[Dataset entries]
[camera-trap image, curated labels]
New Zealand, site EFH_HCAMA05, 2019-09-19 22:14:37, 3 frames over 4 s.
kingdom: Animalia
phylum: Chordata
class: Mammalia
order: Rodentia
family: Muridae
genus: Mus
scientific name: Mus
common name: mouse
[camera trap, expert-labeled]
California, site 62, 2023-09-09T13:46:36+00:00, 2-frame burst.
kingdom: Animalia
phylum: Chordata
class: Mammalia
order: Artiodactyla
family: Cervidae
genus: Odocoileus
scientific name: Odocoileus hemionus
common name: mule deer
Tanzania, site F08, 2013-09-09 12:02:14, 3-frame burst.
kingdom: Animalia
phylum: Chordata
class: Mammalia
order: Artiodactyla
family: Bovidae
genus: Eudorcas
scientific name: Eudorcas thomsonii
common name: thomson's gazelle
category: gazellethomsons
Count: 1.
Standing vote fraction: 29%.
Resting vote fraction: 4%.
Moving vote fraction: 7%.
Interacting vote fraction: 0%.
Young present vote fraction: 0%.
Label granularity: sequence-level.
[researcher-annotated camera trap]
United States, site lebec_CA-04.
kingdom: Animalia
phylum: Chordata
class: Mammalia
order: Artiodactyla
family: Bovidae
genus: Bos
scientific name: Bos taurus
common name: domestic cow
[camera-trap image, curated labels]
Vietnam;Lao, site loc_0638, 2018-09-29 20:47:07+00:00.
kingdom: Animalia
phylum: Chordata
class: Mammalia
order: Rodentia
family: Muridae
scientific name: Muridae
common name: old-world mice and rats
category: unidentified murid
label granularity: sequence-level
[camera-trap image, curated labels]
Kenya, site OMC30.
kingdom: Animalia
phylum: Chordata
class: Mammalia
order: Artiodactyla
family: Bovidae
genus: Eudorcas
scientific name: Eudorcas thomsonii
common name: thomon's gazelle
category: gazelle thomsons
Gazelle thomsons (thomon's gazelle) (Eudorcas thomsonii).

Instructions for the task
Take every line above carrying "level" and return it.

Completed exercise
Label granularity: sequence-level.
label granularity: sequence-level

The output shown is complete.